Yes, but the gnocchi may soften more as it sits. For the best texture, you can make the soup base ahead and cook the gnocchi in the soup just before serving.

Try More Recipes:

Low Sodium Chicken Gnocchi Soup

Low Sodium Chicken Gnocchi Soup

Recipe by Emma

This creamy low sodium chicken gnocchi soup is cozy, easy, and full of tender chicken, vegetables, and soft gnocchi. It is a no added salt style soup with comforting flavor, making it a great homemade healthy soup for a heart-healthy dinner.

Course: SoupsCuisine: AmericanDifficulty: Easy
0.0 from 0 votes
Servings

6

servings
Prep time

15

minutes
Cooking time

25

minutes
Calories

340

kcal
Total time

40

minutes

Ingredients

  • 2 tablespoons olive oil

  • 3 large carrots, peeled and sliced

  • 4 medium celery stalks, sliced

  • 1 small to medium yellow onion, diced

  • 3 to 4 garlic cloves, finely minced

  • ¼ teaspoon black pepper, or to taste

  • 1½ teaspoons salt-free mushroom seasoning

  • ½ teaspoon Italian seasoning

  • 1 teaspoon low sodium coconut aminos, optional

  • 6 cups low sodium chicken broth

  • 3 to 4 fresh thyme sprigs

  • 2 bay leaves

  • 2 cups half and half

  • 2½ tablespoons cornstarch

  • 16 ounces lower sodium gnocchi

  • 3 cups cooked chicken breast, shredded, no salt added

  • 2 cups baby spinach, roughly chopped

  • Juice of ½ lemon

  • ⅛ teaspoon freshly ground nutmeg, optional

Directions

  • Heat olive oil in a large pot over medium-high heat.
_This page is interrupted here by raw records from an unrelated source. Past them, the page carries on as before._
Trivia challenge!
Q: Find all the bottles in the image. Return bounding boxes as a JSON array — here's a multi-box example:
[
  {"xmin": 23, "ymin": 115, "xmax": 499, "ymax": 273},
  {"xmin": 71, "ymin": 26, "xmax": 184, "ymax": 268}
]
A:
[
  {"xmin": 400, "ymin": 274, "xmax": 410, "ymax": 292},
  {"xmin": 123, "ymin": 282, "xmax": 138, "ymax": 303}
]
Add onion, carrots, and celery. Cook for 4 to 5 minutes until softened.
  • Stir in garlic, black pepper, mushroom seasoning, and Italian seasoning. Cook for 1 minute.
  • Add chicken broth, coconut aminos, thyme, and bay leaves. Bring to a boil, then lower to a simmer and cover. Simmer for 15 minutes.
  • In a small bowl, whisk together half and half and cornstarch until smooth.
  • Remove thyme sprigs and bay leaves from the soup. Bring soup to a low boil. Stir in the half and half mixture and add gnocchi. Cook for 3 to 4 minutes until gnocchi is tender and floating.
  • Reduce heat to low. Stir in spinach and shredded chicken. Heat until warmed through.
  • Stir in lemon juice and optional nutmeg. Taste and adjust with more pepper or lemon juice if needed. Serve warm.